Notre-Dame de Thermidor
Refusant de quitter son mari, Thérésa Tallien le suit à Paris mais est tout de suite arrêtée en raison de ses liens avec l’aristocratie. Enfermée à la prison des Carmes, elle fait la connaissance d’une certaine Joséphine de Beauharnais, qui comme elle, risque la guillotine. Pendant ce temps, le député Tallien est lui aussi menacé par Robespierre et ses comparses mais n’ose pas agir. L’apprenant, Thérésa finit par envoyer un message à son amant le 25 juillet : « On me dit que je monterai bientôt à l’échafaud. Je meurs d’appartenir à un lâche ». En lisant ceci, Tallien, mû par l'orgueil ou par l’amour, décide le 9 Thermidor (27 juillet 1794) de provoquer un esclandre à l’Assemblée nationale et d’entraîner avec ses alliés la déchéance de Robespierre qui, le lendemain, finit à la guillotine. Libérée de ses geôles et de la Terreur, Thérésa use, comme elle le fit à Bordeaux, de l'influence de son mari pour sauver de nombreuses vies et vider les prisons. Ces actions la font surnommer par la populace « Notre-Dame de Thermidor » et fait même dire par le Premier ministre britannique, William Pitt, que « cette femme serait capable de fermer les portes de l’enfer ».

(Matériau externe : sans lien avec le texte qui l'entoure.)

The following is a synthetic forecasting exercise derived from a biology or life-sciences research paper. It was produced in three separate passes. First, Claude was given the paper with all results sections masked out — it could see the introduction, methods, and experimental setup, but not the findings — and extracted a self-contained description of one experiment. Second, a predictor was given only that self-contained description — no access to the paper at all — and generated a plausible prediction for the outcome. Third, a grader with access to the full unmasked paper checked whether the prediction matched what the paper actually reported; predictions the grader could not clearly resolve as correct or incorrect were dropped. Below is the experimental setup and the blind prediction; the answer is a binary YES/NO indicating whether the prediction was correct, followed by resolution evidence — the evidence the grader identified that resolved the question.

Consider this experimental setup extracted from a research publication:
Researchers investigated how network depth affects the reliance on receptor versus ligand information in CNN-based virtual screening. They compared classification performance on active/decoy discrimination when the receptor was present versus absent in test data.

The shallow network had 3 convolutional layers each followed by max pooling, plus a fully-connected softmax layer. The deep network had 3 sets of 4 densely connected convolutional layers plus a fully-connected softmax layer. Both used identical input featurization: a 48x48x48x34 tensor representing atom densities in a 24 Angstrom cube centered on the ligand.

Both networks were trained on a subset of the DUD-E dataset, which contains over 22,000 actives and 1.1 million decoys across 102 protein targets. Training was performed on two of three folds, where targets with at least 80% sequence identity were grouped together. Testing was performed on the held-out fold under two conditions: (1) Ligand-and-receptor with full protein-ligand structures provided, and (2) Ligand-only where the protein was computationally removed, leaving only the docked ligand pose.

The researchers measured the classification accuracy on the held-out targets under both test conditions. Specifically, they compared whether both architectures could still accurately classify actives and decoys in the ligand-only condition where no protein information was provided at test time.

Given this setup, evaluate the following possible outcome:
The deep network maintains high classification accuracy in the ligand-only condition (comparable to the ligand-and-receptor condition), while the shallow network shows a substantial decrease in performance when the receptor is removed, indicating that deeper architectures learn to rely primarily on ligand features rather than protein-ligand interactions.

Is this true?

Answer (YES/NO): NO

De la gloire à la disgrâce
Cependant, Thérésa finit par se lasser de son mari et souhaite retrouver sa liberté. Fréquentant les salons du Directoire, elle apparaît comme une « Me'veilleuse » au milieu de tous ces « Inc'oyables ». Elle devient même une proche de Barras, maître du nouveau régime, au point de devenir l’une de ses maîtresses. Devenue ainsi figure de la mode et du pouvoir par son statut officieux de reine du Directoire, tous veulent l’approcher afin d’obtenir une grâce de sa part, même celui qui n’était alors qu’un petit général sans affectation : Bonaparte. Madame Tallien, refusant ses avances séductrices, l’humilie lorsqu’elle finit par accepter de l’aider pour un nouvel uniforme : « Eh bien, mon ami, vous les avez, vos culottes ! ». Cette injure, Napoléon ne l’oublie pas et lorsqu’il arrive au pouvoir en 1799, la disgracie. Exilée, elle divorce de Tallien en 1802 et épouse le prince de Chimay. Recluse dans son château en Belgique, elle s’éteint en 1835, à l’âge de 61 ans, bien loin des fastes d’antan des salons parisiens dont elle avait été jadis la souveraine officieuse.